二国間クレジット制度(JCM)等推進事業のうち民間主導によるJCM等を通じた低炭素技術国際展開事業
2025年度当初予算
11.8億円
2024年度執行: 6.7億円
事業の目的・概要
事業の目的
本事業は、我が国の優れた脱炭素技術・製品等の導入を通じて実現する温室効果ガス排出削減量を定量的に評価する仕組みである「二国間クレジット制度(JCM)」を通じて、民間主導での低炭素技術等の普及による地球規模での大規模な温室効果ガス排出削減に貢献しつつこれを我が国の排出削減目標達成に活用するとともに、我が国の低炭素技術ビジネスを推進すること等を目的とする。
現状・課題
2021年に改定された地球温暖化対策計画では、2013年度比46%削減の目標達成に向けて、「二国間クレジット制度(JCM)」を活用して、「途上国等への優れた脱炭素技術、製品、システム、サービス、インフラ等の普及や対策実施を通じ、実現した温室効果ガス排出削減・吸収への我が国の貢献を定量的に評価するとともに、我が国のNDCの達成に活用するため、JCMを構築・実施していく。
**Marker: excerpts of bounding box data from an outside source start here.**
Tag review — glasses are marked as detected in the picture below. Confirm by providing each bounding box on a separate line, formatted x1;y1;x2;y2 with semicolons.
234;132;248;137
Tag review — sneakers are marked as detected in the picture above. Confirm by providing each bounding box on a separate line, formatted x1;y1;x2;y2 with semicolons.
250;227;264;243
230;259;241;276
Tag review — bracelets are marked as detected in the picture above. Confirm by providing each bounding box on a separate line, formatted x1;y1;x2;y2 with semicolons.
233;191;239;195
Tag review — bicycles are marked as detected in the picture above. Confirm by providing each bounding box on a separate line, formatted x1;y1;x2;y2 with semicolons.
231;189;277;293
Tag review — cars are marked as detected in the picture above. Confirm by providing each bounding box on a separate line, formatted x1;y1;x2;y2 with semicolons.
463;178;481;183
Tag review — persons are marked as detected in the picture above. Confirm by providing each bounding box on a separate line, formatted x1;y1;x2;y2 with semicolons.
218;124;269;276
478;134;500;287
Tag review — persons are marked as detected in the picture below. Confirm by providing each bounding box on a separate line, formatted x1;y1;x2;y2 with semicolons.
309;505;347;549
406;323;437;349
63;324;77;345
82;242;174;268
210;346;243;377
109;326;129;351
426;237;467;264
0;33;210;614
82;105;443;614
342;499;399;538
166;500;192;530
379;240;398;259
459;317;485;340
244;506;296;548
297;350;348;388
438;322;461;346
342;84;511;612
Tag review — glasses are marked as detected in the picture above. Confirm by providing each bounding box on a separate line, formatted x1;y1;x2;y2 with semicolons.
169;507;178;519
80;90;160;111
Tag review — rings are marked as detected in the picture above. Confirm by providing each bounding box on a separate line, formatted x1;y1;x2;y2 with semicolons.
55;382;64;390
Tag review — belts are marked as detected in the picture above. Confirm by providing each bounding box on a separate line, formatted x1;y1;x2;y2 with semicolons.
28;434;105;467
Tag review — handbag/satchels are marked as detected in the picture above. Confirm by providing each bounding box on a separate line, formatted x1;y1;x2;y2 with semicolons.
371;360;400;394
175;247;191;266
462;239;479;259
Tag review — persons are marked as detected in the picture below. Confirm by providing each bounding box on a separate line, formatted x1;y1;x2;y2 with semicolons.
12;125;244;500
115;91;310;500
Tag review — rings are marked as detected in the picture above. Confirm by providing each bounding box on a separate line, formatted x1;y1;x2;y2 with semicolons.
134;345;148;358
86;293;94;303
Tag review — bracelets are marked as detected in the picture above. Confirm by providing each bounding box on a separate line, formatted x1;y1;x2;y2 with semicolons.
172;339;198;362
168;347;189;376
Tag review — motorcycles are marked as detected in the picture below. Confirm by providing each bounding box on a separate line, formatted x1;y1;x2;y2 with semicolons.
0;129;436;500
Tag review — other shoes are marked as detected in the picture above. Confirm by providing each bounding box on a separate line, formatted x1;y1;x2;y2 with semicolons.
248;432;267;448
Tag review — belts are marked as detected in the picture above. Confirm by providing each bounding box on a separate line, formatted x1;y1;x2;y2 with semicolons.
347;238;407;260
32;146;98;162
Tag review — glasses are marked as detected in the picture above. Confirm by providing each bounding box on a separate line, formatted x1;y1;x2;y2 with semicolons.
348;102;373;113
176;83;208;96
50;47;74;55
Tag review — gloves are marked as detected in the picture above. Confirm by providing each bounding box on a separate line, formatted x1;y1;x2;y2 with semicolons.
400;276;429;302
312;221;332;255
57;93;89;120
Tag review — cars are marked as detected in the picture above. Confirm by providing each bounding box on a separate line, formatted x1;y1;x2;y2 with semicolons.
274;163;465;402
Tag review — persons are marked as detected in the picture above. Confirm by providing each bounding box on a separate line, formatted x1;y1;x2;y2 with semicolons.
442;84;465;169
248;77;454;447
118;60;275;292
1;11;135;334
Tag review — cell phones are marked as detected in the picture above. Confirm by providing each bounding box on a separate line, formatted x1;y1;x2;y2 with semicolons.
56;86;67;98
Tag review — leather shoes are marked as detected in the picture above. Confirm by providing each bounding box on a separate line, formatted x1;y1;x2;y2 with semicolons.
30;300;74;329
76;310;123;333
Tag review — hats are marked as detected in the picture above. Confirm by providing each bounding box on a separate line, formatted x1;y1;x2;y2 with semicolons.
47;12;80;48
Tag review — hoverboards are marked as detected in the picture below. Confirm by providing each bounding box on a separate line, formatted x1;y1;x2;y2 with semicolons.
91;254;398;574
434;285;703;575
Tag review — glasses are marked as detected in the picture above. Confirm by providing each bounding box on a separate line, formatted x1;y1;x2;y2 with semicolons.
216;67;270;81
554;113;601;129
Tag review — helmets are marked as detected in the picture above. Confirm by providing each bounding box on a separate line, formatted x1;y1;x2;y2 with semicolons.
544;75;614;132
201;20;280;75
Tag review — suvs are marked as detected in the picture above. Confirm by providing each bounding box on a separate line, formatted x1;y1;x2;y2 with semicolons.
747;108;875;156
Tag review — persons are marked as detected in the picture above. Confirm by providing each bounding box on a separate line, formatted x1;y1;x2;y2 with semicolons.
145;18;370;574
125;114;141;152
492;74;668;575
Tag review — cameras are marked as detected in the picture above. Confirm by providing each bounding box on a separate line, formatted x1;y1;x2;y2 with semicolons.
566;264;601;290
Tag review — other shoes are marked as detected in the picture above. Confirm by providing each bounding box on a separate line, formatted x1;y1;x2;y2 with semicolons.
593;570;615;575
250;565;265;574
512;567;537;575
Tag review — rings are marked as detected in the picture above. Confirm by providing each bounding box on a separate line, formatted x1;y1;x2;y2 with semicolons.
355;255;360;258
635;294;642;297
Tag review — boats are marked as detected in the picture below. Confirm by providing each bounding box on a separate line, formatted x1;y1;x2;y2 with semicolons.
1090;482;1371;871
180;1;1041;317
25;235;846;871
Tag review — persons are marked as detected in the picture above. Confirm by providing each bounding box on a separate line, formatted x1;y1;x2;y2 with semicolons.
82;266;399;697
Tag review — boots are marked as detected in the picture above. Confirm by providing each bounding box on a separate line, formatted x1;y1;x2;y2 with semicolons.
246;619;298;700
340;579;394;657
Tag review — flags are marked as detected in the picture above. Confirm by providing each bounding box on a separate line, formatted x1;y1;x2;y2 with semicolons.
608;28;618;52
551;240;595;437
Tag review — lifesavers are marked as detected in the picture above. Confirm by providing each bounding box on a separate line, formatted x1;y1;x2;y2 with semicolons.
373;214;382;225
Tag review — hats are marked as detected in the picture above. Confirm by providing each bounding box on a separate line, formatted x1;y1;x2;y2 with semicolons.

これにより、官民連携で2030年度までの累積で、1億t-CO2程度の国際的な排出削減・吸収量の確保を目標とする」としている。/目標達成に向け、JCMプロジェクトを着実に進める必要があり、本事業を通じて技術的課題の克服等に取り組むことが必要。/今後のプロジェクト数の拡大に向けては、従来の取組を基礎に置きながら、国の予算にも限りがあることから、政府資金に頼らない民間独自のプロジェクト実施を本格化させる必要がある。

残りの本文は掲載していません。